A directed-vs-undirected mismatch (e.g. \(i \to j\) in \(G_1\) versus \(i - j\) in \(G_2\)) is counted as a single reversal — equivalently, SHD treats every distinct edge kind as equally far apart. de Jongh & Druzdzel (2009) discuss alternative conventions; bnm v0.2 follows the Tsamardinos et al. (2006) definition.

Precision, recall, F1

For exact-match orientation accounting, define:

\[\begin{split} \begin{aligned} \mathrm{TP}(G_1, G_2) &= \#\{(i, j) : A_1 = A_2 = 1 \text{ and } C_1 = C_2\}, \\ \mathrm{FP}(G_1, G_2) &= \#\{(i, j) : A_2 = 1\} - \mathrm{TP}, \\ \mathrm{FN}(G_1, G_2) &= \#\{(i, j) : A_1 = 1\} - \mathrm{TP}. \end{aligned} \end{split}\]

Then

\[ \mathrm{precision} = \frac{\mathrm{TP}}{\mathrm{TP} + \mathrm{FP}}, \qquad \mathrm{recall} = \frac{\mathrm{TP}}{\mathrm{TP} + \mathrm{FN}}, \qquad F_1 = \frac{2 \cdot \mathrm{precision} \cdot \mathrm{recall}}{\mathrm{precision} + \mathrm{recall}}. \]

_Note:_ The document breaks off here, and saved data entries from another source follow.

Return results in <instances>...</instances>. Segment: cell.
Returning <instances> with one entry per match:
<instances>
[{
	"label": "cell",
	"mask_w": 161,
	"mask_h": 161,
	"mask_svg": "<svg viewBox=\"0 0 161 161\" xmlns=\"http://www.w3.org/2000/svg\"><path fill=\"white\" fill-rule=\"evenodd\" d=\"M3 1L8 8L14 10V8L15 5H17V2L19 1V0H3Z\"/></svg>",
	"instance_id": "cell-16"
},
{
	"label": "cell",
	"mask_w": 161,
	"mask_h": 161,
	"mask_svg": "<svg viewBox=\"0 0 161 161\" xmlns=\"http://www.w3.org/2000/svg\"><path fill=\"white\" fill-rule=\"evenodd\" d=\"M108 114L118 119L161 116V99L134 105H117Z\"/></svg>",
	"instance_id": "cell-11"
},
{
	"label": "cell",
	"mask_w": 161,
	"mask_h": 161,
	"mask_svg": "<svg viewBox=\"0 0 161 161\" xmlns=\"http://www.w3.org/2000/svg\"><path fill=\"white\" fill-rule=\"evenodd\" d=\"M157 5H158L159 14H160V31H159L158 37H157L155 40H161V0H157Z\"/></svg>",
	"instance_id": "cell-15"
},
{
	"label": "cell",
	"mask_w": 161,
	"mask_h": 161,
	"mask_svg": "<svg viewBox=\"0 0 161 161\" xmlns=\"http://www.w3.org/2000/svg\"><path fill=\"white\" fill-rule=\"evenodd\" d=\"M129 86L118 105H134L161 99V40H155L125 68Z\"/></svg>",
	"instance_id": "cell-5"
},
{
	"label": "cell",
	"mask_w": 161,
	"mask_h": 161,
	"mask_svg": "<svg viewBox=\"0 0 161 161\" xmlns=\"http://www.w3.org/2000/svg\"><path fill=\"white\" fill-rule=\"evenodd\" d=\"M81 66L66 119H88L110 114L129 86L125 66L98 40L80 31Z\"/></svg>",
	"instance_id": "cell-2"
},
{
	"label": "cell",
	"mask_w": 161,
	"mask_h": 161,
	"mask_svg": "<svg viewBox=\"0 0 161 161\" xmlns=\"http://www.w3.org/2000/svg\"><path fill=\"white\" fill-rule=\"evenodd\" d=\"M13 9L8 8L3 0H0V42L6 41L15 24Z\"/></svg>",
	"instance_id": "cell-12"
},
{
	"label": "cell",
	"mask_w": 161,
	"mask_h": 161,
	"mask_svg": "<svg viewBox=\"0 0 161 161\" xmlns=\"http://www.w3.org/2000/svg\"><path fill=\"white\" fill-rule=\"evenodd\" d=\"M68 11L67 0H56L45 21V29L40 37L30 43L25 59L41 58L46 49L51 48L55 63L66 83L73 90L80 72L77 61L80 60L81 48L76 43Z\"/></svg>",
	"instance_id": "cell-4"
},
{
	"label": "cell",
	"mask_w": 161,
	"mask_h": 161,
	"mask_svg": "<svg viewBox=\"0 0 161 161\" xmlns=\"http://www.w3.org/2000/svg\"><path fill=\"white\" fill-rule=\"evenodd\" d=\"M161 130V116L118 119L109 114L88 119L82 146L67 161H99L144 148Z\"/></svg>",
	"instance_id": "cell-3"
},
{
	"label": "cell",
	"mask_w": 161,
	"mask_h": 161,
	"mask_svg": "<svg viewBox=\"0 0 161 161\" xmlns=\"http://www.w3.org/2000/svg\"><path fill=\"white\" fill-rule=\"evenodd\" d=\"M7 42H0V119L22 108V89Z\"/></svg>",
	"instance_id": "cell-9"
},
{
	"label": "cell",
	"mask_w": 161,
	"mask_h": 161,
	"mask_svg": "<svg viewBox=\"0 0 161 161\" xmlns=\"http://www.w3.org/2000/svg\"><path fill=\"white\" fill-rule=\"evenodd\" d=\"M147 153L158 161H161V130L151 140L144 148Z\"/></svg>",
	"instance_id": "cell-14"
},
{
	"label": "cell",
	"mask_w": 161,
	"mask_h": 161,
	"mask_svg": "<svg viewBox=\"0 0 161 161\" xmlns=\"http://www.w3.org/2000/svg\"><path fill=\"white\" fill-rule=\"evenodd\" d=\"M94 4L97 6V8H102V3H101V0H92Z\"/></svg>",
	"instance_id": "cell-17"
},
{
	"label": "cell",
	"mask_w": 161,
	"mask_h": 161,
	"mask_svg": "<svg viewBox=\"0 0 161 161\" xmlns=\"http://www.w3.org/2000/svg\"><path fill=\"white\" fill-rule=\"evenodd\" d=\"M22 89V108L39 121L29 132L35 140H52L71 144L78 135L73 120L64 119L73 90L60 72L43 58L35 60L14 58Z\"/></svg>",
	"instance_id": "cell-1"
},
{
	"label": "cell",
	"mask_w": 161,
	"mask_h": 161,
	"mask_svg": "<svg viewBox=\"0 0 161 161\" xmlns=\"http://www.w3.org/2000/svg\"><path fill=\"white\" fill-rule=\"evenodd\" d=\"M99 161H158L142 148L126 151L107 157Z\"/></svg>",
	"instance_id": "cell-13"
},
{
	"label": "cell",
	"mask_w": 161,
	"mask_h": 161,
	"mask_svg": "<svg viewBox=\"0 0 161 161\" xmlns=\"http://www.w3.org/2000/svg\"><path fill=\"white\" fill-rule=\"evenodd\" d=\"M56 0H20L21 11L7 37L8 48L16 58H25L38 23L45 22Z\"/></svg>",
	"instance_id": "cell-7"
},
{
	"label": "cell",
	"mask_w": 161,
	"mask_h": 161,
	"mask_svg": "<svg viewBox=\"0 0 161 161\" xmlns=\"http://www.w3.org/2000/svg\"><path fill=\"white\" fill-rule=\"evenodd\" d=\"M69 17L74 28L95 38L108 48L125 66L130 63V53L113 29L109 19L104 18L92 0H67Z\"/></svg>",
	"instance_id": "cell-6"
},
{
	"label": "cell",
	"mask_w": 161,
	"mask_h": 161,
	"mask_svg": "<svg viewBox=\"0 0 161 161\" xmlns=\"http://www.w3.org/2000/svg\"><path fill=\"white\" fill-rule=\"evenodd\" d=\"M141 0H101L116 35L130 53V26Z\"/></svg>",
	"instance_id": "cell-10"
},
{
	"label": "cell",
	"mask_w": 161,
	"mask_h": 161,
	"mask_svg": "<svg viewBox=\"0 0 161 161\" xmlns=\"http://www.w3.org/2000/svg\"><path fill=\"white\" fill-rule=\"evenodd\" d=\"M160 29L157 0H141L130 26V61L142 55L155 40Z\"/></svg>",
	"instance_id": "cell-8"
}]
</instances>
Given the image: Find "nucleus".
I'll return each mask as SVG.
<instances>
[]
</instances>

By convention, \(\mathrm{precision} = \mathrm{recall} = F_1 = 0\) when both graphs have no adjacencies. Implemented as bnm.precision, bnm.recall, bnm.f1.

On the strictness of TP

bnm defines a true positive as an exact-mark match — same adjacency and same edge kind. Some references count adjacency- only TPs (i.e. either edge kind matches) and report SHD-by-skeleton separately. Practitioners citing F1 from bnm should be explicit about the orientation-aware definition.

References

  • de Jongh, M., & Druzdzel, M. J. (2009). A comparison of structural distance measures for causal Bayesian network models. In Recent Advances in Intelligent Information Systems, 443–456.

  • Peters, J., & Bühlmann, P. (2015). Structural intervention distance for evaluating causal graphs. Neural Computation, 27(3), 771–799.

  • Tsamardinos, I., Brown, L. E., & Aliferis, C. F. (2006). The max-min hill-climbing Bayesian network structure learning algorithm. Machine Learning, 65(1), 31–78.